Something I DO find interesting - in my own testing and that I have seen by others so far, it never seems to be Garmins interfering with the Athlons, but rather almost always seems to be LabRadars (or Caldwell VelociRadars, in my personal test). The Garmins do frequency hop when turned on (not sure if they do so mid-operation), so that alignment between the manual frequency swap LabRadar models (maybe Caldwells are fixed? Dunno yet) and NON-alignment with Garmins makes sense. Considering the current market, the interference opportunity would be relatively low - most PRS firing lines won't have many if any LabRadars present, rather a lot of Garmins, and the Garmins will move out of the way of the Athlons.
I would also be interested to know if they can display the analyzing loop interference when in adjacent lanes instead of on top of one another. Have you tried this? Given how these doppler chronos tend to see returns from adjacent lanes but ignore them as they can tell the signal is comming from a different lane, It is quite plausible they only throw each other off when right next to each other. Have you tested this? While interefering with each other when many are on the same lane together is a PITA for people testing chronos side by side for reviews, it wouldn't be a real world issue wheras interferance from the next lane over would be a pretty big deal for competitive shooters who are frequently on many person firing lines where everyone has a chrono up.

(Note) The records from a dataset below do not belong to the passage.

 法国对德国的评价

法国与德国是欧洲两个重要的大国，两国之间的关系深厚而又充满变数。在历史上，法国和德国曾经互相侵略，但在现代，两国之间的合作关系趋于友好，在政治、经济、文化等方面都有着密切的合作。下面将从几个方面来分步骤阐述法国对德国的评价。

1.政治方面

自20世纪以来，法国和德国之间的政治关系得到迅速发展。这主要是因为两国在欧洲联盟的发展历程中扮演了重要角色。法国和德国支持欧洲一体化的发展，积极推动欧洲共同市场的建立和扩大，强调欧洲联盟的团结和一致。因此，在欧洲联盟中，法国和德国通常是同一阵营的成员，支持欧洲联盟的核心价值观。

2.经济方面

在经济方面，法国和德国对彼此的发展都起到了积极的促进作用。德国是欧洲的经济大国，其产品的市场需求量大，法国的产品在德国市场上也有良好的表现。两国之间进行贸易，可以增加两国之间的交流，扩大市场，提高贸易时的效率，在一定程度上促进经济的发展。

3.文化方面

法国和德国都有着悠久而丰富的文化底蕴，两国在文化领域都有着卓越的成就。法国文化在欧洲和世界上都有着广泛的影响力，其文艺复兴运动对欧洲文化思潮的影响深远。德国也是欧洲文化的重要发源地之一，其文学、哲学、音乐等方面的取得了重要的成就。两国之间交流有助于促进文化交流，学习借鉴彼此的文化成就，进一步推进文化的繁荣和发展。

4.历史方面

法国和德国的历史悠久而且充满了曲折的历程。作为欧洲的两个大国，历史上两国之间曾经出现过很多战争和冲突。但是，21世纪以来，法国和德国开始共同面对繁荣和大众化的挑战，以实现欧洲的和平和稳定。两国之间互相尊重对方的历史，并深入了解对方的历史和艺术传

I have seen lane crossing interferences with Athlons as well as Garmins - and recognize that when the units are lane crossing the LabRadars and Caldwells, those units would be hiding the interference better than the Garmin or Athlons only because of their design - acoustic triggers will still interfere and produce false readings, they just don’t give false triggers to warn you that the interference is coming. The Athlons get stuck in the same re-triggering loop whereas the Garmins I have seen have not been so persistent, and rather are only reporting erroneous velocities (4k velocities for 2.8-3k loads).

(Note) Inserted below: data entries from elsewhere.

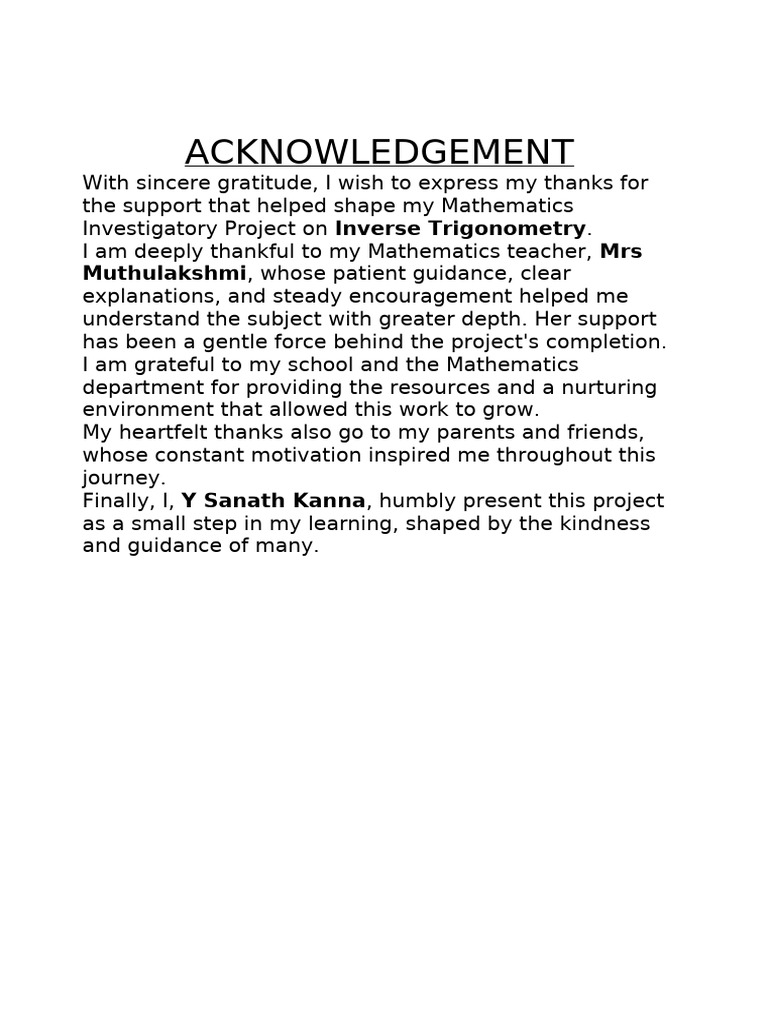 ACKNOWLEDGEMENT

With sincere gratitude, I wish to express my thanks for the support that helped shape my Mathematics Investigatory Project on Inverse Trigonometry.

I am deeply thankful to my Mathematics teacher, Mrs Muthulakshmi, whose patient guidance, clear explanations, and steady encouragement helped me understand the subject with greater depth. Her support has been a gentle force behind the project's completion.

I am grateful to my school and the Mathematics department for providing the resources and a nurturing environment that allowed this work to grow.

My heartfelt thanks also go to my parents and friends, whose constant motivation inspired me throughout this journey.

Finally, I, Y Sanath Kanna, humbly present this project as a small step in my learning, shaped by the kindness and guidance of many.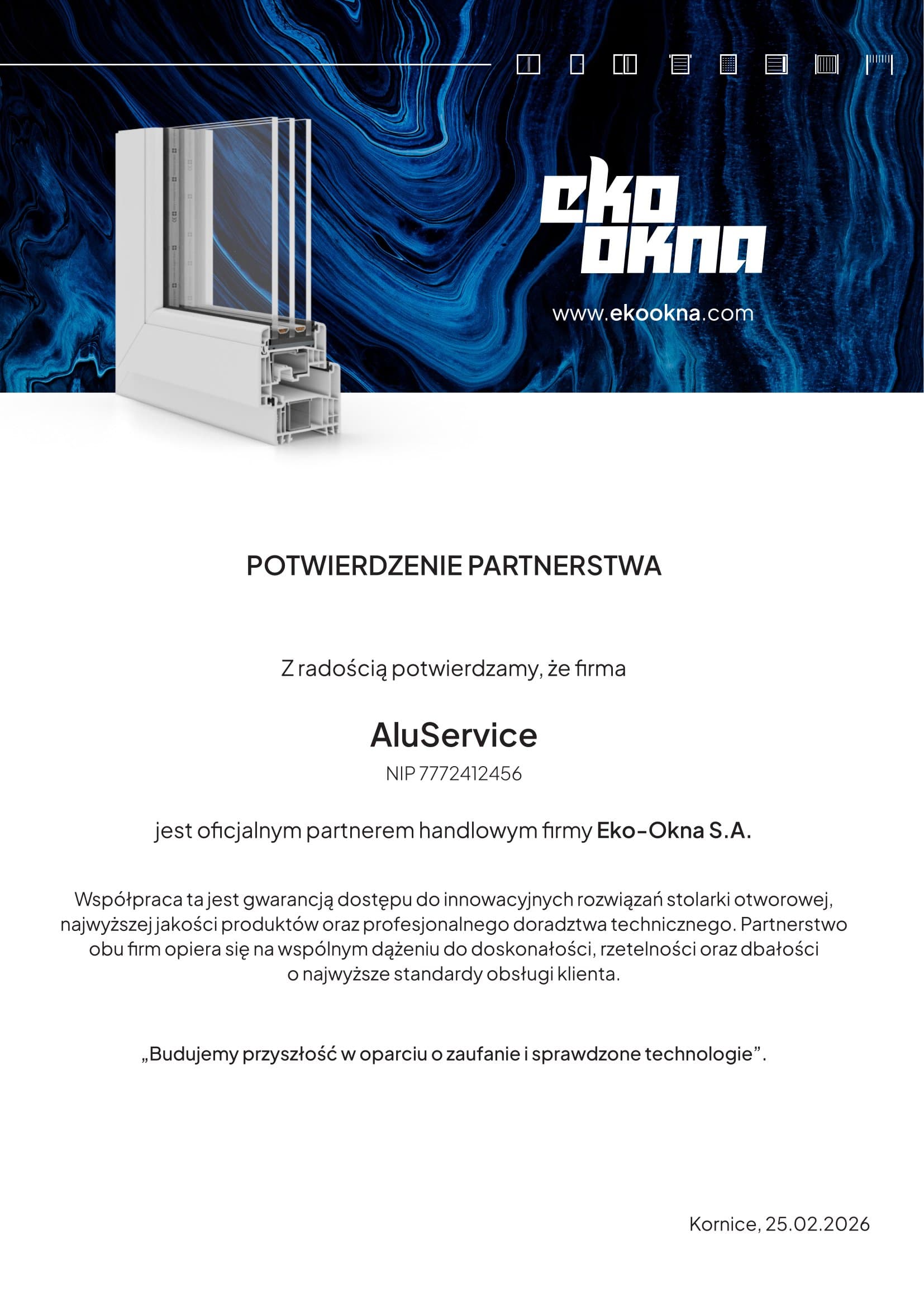 eko okna

www.ekookna.com

POTWIERDZENIE PARTNERSTWA

Z radością potwierdzamy, że firma

AluService

NIP 7772412456

jest oficjalnym partnerem handlowym firmy Eko-Okna S.A.

Współpraca ta jest gwarancją dostępu do innowacyjnych rozwiązań stolarki otworowej, najwyższej jakości produktów oraz profesjonalnego doradztwa technicznego. Partnerstwo obu firm opiera się na wspólnym dążeniu do doskonałości, rzetelności oraz dbałości o najwyższe standardy obsługi klienta.

„Budujemy przyszłość w oparciu o zaufanie i sprawdzone technologie”.

Kornice, 25.02.2026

Yes, I have tested some side by side data capture, rather than the vertical orientation I have pictured above. I will also offer more and more testing of this nature in the near future (big plans this week and weekend) so I can better demonstrate the sensitivities. Having the units farther spread apart will achieve 2 limits as the beams are peeled farther and farther apart 1) the Athlons are less persistently retriggered as they receive less concentrated radar false echo, 2) the units are better able to determine what is false echo vs. their own signal (report a bad reading vs. recording an incorrect velocity), and 3) eventually, moving sufficiently far apart, the beams will not false-echo back to each other and the false echoes and interference will be eliminated. On this particular day, the farthest outside Athlon did not appear to be interfering with any of the other 4 depicted (and has never interfered by 2 of those other units in subsequent testing), but did repeat 4150-60 fps readings, indicating reception of a false echo from another unit, when one of the other shooters was on the line in the bay beside us (I wanna say these are 11ft bays?).

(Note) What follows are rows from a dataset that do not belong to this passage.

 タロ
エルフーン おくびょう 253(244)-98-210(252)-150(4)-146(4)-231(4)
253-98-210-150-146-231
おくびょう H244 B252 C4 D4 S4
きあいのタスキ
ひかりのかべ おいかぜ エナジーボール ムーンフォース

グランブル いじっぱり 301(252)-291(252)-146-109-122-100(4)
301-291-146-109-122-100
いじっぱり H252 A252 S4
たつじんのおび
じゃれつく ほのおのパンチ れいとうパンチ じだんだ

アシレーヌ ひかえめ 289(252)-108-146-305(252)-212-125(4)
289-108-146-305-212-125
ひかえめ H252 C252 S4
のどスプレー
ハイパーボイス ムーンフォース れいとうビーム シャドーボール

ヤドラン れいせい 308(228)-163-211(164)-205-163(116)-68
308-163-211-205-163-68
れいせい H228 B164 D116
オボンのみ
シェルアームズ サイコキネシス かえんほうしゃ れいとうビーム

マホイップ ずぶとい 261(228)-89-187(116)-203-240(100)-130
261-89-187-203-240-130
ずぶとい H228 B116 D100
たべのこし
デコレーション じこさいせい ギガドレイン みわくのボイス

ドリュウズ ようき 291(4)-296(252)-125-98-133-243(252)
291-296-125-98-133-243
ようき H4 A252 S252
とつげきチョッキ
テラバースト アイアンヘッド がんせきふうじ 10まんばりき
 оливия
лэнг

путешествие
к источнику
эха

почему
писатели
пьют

I CAN state, in my experience so far, I do NOT believe that the chronic, persisting re-triggering loop will happen for any "real world" shooter on a 100yrd zero board or competition firing line, and only happens to those of us concentrating multiple units onto one rifle, BUT, I can also directly state experience in false-echo reception where ANY of these units have displayed a false velocity reading due to nearby radar interference - RARE, exceptionally rare, and extremely obvious, but it remains to be a reality for this kind of device. Not so different than finding out that someone put a shot or two on the wrong target when scoring after a match, just a reality of the practice.